Because the listing below is to be kept intact, restate all of it word for word.

-=-=-=-=-

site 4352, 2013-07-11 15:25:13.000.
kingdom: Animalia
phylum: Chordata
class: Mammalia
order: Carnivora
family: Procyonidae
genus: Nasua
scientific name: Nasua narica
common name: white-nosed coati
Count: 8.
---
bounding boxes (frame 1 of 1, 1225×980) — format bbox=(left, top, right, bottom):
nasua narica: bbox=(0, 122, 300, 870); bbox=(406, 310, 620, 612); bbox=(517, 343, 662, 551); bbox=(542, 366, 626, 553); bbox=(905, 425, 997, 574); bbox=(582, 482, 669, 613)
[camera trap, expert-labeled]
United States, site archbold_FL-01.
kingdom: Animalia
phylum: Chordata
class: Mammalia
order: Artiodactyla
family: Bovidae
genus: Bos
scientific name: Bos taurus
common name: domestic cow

-=-=-=-=-

### [Output of the exercise]
site 4352, 2013-07-11 15:25:13.000.
kingdom: Animalia
phylum: Chordata
class: Mammalia
order: Carnivora
family: Procyonidae
genus: Nasua
scientific name: Nasua narica
common name: white-nosed coati
Count: 8.
---
bounding boxes (frame 1 of 1, 1225×980) — format bbox=(left, top, right, bottom):
nasua narica: bbox=(0, 122, 300, 870); bbox=(406, 310, 620, 612); bbox=(517, 343, 662, 551); bbox=(542, 366, 626, 553); bbox=(905, 425, 997, 574); bbox=(582, 482, 669, 613)
[camera trap, expert-labeled]
United States, site archbold_FL-01.
kingdom: Animalia
phylum: Chordata
class: Mammalia
order: Artiodactyla
family: Bovidae
genus: Bos
scientific name: Bos taurus
common name: domestic cow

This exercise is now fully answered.